Liquid Football
- Full name: Liquid Football
- Founded: 2022; 4 years ago
- Stadium: Gabriel Richard Catholic High School
- Capacity: 1000
- Owner(s): Javier Bautista, George Chomakov
- Head Coach: Javier Bautista
- League: Midwest Premier League
- 2024: 4th, Great Lakes East Division Great Lakes Final: DNQ
- Website: https://www.theliquidfootball.com/

= Liquid Football =

American semiprofessional soccer team in Detroit, Michigan

Liquid Football is an American soccer club based in Michigan. Founded in 2022, the team competes in the Midwest Premier League. Known for its player-focused approach and fast-paced style of play, the club was founded by Javier Bautista as head coach and co-owner with, George Chomakov, who also serves as captain.

==History==
The club was founded in 2022, by former Detroit City FC player George Chomakov and former Detroit City FC player and assistant coach Javier Bautista.

On January 17, 2023, the Midwest Premier League officially announced Liquid Football would join the league in 2023.

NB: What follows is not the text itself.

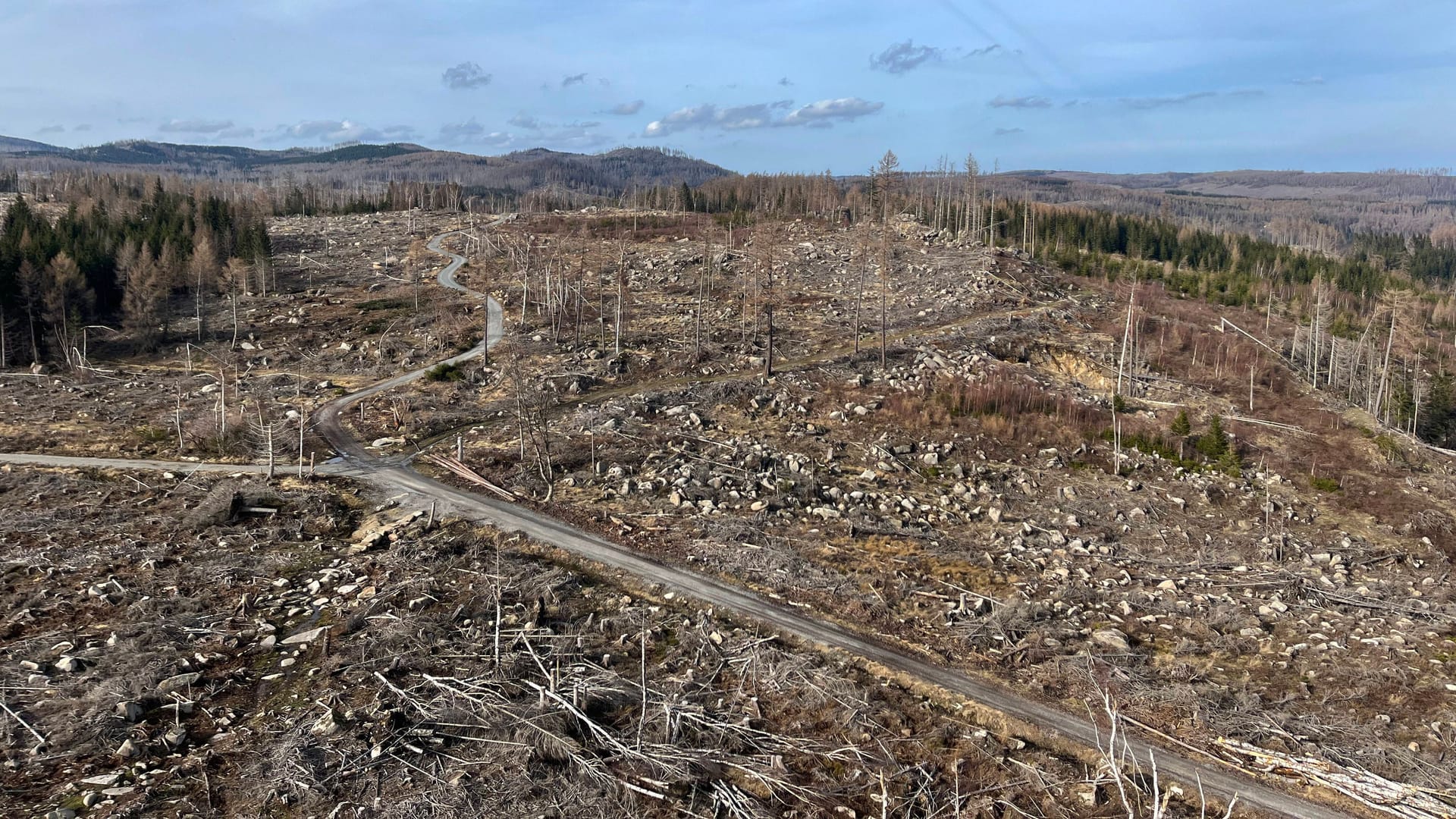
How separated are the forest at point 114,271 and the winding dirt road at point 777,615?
29637mm

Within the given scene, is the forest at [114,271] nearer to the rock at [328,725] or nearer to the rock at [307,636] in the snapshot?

On June 3rd, 2023, Liquid Football played its first ever non-league friendly game against professional USL League Two side Fort Wayne FC in Indiana, with a final score of 3-0.

==Stadium==
- University Liggett School (2023)
- Gabriel Richard Catholic High School (2024–present)

==Team image==
===Crest===
The team's crest displays the team colors, beige and cyan. The crest includes a wolf that creates a wave to tie in the liquid part of Liquid Football, a reference to the style of soccer the team aims to play, fluid and smooth in nature. The wolf wears a traditional laurel wreath, as used by the Roman Empire to recognize sporting achievements.

===Sponsorship===

Years: Kit manufacturer; Kit sponsor
Front sponsor: Secondary sponsor
2023: Champion Grind; Luxury Loud; The Balkan House, Very Good Management, I Find Staffing, Alexander Enzo & Co, Pablo's Tacos
2024: Luxury Loud; The Balkan House, Very Good Management, I Find Staffing, Alexander Enzo & Co
2025: The Balkan House, Very Good Management, I Find Staffing, Alexander Enzo & Co

==Current Squad==

| No. | Pos. | Nation | Player |
|---|---|---|---|
| 1 | GK | USA | Tony Serraiocco |
| 2 | DF | USA | Morees Toma |
| 3 | DF | USA | Wail Algahim |
| 4 | DF | SEN | Abdoul Sene |
| 6 | MF | USA | JP Hermosillo |
| 7 | FW | USA | Wasseem Muthana |
| 8 | MF | USA | Keethan Punniyamoortay |
| 10 | FW | CIV | Dehane Gnounrou |
| 11 | MF | YEM | Albahri Albahri |
| 12 | DF | VEN | Carlos Valbuena |

| No. | Pos. | Nation | Player |
|---|---|---|---|
| 14 | MF | USA | Dylan Wismont |
| 15 | FW | USA | Aram Shabo |
| 17 | DF | CIV | Aladji Kourouma |
| 19 | DF | YEM | Sal Alzamzami |
| 21 | MF | SYR | George Farah |
| 29 | GK | USA | Esmail Haidan |
| 77 | MF | SEN | Papi Gueye |
| 80 | FW | SEN | Atoumane Dia |
| 99 | MF | BUL | George Chomakov (captain) |

===Staff===

| Position | Staff |
|---|---|
| Head coach | USA Javier Bautista |
| Assistant coach | USA Sonny Lulgjuraj |
| Assistant coach | LBN Kareem Srour |
| Goalkeepers coach | SAU Mohammad Salman |
| Strength and Nutrition | IRQ Karar Alwashah |

==Seasons==
===Men===

| Season | League | Teams | Record | Rank | Division Final | Ref |
|---|---|---|---|---|---|---|
| 2023 | Midwest Premier League | 10 | 7-1-2 | 2nd | DNQ |  |
| 2024 | Midwest Premier League | 10 | 5-3-2 | 4th | DNQ |  |

==Notable players==
The following players have either played at the professional or international level, either before or after playing for the team:
===Men===

- USABUL George Chomakov- 2023-Present, played professionally at Detroit City FC for three seasons (2019–2021)
- HUN Benedek Tanyi - 2023, played professionally at Detroit City FC for two seasons (2021–2022).
- YEM Albaraa Alsoufi - 2023, played professionally at Gold Star FC for a season (2023).
- USA Cyrus Saydee - 2023-2024, played professionally at Detroit City FC for three seasons (2020–2022).
- HUN Barnabas Tanyi - 2023, played professionally at Detroit City FC for three seasons (2021–2023).